LISTED ENTRIES
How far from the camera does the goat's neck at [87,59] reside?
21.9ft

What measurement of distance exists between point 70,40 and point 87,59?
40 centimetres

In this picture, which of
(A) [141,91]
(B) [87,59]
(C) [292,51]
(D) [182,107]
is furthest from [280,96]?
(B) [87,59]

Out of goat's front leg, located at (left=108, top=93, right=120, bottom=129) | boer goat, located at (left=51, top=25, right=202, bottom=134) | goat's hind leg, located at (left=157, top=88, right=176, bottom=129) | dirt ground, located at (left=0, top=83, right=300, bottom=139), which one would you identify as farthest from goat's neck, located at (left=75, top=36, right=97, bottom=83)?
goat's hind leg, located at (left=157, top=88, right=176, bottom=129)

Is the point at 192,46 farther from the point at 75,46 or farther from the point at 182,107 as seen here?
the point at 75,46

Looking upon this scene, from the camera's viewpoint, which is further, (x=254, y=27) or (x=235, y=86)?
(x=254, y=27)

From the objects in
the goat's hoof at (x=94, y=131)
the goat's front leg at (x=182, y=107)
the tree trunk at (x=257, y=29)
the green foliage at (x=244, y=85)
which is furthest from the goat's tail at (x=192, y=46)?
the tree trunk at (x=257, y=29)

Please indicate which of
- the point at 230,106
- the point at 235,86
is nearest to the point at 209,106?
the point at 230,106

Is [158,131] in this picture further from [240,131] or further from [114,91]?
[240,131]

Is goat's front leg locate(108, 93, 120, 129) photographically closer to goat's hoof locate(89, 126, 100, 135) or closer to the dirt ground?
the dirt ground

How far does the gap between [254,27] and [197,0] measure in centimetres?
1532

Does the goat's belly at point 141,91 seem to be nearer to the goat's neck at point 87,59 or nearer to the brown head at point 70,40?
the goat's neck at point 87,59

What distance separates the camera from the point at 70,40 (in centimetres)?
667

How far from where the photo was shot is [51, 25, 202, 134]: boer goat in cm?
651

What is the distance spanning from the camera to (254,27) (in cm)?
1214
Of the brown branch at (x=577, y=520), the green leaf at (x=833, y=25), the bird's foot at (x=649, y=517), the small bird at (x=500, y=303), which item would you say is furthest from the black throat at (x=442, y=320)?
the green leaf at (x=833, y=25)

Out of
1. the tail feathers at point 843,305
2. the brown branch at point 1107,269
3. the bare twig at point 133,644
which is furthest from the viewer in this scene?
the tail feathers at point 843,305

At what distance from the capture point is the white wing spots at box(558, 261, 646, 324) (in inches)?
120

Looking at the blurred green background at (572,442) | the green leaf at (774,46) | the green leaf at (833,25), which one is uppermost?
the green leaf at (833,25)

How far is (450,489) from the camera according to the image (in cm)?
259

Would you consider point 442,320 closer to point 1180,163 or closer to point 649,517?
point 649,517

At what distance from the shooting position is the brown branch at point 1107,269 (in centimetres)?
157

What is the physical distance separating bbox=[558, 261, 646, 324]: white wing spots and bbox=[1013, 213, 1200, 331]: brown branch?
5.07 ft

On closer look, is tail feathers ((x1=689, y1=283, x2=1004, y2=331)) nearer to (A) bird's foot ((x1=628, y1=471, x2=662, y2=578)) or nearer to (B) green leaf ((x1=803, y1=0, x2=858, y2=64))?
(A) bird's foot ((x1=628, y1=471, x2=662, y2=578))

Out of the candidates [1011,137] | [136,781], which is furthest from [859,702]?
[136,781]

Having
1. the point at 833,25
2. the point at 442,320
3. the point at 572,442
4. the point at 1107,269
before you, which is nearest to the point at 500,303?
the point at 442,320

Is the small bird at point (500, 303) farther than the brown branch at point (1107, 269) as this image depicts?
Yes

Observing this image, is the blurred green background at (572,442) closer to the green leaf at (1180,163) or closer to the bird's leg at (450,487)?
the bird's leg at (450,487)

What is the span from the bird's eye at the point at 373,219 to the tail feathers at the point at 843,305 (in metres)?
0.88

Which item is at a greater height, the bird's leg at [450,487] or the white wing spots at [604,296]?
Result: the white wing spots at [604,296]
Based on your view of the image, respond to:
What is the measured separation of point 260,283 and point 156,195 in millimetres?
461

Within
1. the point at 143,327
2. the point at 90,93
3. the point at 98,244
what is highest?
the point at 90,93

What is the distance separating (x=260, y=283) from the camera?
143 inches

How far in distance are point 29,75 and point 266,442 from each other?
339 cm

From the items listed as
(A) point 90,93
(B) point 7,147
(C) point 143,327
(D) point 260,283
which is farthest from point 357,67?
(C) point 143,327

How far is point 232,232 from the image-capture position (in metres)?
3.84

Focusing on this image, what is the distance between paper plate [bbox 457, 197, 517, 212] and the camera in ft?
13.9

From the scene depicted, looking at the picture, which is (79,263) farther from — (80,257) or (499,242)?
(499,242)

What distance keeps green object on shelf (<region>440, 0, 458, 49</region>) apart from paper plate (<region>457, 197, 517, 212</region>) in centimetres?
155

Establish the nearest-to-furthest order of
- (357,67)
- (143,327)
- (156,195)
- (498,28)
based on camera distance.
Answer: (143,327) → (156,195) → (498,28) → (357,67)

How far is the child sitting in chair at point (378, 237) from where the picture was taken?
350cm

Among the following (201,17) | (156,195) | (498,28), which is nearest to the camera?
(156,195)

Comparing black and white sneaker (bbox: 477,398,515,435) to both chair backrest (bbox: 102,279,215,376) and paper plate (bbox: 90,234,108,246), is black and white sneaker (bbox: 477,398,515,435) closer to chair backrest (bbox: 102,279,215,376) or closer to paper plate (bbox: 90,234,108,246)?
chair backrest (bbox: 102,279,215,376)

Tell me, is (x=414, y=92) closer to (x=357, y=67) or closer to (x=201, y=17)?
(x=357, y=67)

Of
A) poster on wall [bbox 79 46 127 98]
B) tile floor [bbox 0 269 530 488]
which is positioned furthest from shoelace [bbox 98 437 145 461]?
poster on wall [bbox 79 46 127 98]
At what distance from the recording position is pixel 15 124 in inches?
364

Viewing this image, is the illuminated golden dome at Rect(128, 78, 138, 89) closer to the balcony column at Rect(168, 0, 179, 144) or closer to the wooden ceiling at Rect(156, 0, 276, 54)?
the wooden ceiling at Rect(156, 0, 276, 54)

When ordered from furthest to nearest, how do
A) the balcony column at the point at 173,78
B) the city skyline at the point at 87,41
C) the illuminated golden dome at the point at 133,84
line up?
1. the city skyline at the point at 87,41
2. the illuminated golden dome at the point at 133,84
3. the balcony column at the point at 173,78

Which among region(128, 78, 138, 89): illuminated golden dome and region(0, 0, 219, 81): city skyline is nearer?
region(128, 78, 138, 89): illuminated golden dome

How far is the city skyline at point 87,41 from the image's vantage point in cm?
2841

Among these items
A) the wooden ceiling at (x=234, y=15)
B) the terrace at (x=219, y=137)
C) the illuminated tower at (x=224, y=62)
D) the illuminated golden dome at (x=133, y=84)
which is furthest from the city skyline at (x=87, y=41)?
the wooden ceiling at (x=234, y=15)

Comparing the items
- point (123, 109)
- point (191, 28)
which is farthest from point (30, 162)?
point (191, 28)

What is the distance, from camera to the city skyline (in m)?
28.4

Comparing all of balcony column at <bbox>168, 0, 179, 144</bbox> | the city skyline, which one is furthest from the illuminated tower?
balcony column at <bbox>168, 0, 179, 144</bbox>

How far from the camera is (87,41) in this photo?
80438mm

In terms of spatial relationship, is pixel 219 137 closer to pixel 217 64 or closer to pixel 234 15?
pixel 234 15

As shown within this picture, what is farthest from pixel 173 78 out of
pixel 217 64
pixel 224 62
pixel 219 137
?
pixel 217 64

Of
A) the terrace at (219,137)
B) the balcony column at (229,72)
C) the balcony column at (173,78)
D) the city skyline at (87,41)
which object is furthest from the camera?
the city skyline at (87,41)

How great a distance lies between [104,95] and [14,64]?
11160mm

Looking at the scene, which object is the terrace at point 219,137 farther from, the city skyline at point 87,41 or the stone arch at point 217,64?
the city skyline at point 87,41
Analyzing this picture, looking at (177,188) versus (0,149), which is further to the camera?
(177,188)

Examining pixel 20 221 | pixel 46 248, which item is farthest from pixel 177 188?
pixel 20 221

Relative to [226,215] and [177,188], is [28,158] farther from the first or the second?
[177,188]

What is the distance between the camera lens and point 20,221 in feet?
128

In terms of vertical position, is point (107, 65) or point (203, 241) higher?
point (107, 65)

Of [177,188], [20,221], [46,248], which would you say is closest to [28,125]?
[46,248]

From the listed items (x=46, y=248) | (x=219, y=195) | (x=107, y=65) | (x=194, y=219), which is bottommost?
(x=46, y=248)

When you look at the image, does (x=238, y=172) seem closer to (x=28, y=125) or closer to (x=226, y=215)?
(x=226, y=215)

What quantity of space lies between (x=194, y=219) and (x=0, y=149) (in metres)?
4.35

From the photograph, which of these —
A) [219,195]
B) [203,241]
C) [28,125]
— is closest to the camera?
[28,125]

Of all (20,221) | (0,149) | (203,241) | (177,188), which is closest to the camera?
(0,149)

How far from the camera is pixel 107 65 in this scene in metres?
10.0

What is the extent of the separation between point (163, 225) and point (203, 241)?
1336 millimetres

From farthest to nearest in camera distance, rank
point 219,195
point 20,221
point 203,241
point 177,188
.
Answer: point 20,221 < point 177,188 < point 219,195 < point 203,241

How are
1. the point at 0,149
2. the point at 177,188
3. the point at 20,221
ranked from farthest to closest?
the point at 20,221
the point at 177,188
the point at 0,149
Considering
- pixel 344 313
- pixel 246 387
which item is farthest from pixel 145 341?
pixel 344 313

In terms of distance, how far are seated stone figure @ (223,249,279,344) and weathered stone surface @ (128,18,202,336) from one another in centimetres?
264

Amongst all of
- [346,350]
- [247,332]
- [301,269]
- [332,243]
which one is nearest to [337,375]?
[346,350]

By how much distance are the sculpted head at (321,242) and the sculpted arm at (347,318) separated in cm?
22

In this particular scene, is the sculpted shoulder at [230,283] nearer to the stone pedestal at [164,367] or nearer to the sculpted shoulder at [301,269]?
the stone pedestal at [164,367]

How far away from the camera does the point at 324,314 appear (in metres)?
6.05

WHAT YOU SHOULD DO
Copy out everything above from the line containing "Analyzing this picture, looking" down to the line containing "1336 millimetres", both of those lines included, keeping each line as it appears.

PROBLEM SOLUTION
Analyzing this picture, looking at (177,188) versus (0,149), which is further to the camera?
(177,188)

Examining pixel 20 221 | pixel 46 248, which item is farthest from pixel 177 188?
pixel 20 221

Relative to [226,215] and [177,188], is [28,158] farther from the first or the second?
[177,188]

What is the distance between the camera lens and point 20,221 in feet?
128

In terms of vertical position, is point (107, 65) or point (203, 241) higher?
point (107, 65)

Of [177,188], [20,221], [46,248], which would you say is closest to [28,125]?
[46,248]

From the listed items (x=46, y=248) | (x=219, y=195) | (x=107, y=65) | (x=194, y=219), which is bottommost?
(x=46, y=248)

When you look at the image, does (x=238, y=172) seem closer to (x=28, y=125) or closer to (x=226, y=215)?
(x=226, y=215)

What quantity of space lies between (x=194, y=219) and (x=0, y=149) (in metres)?
4.35

From the photograph, which of these —
A) [219,195]
B) [203,241]
C) [28,125]
— is closest to the camera?
[28,125]

Of all (20,221) | (0,149) | (203,241) | (177,188), which is closest to the camera?
(0,149)

How far from the camera is pixel 107 65 in this scene in metres?
10.0

What is the extent of the separation between point (163, 225) and point (203, 241)?
1336 millimetres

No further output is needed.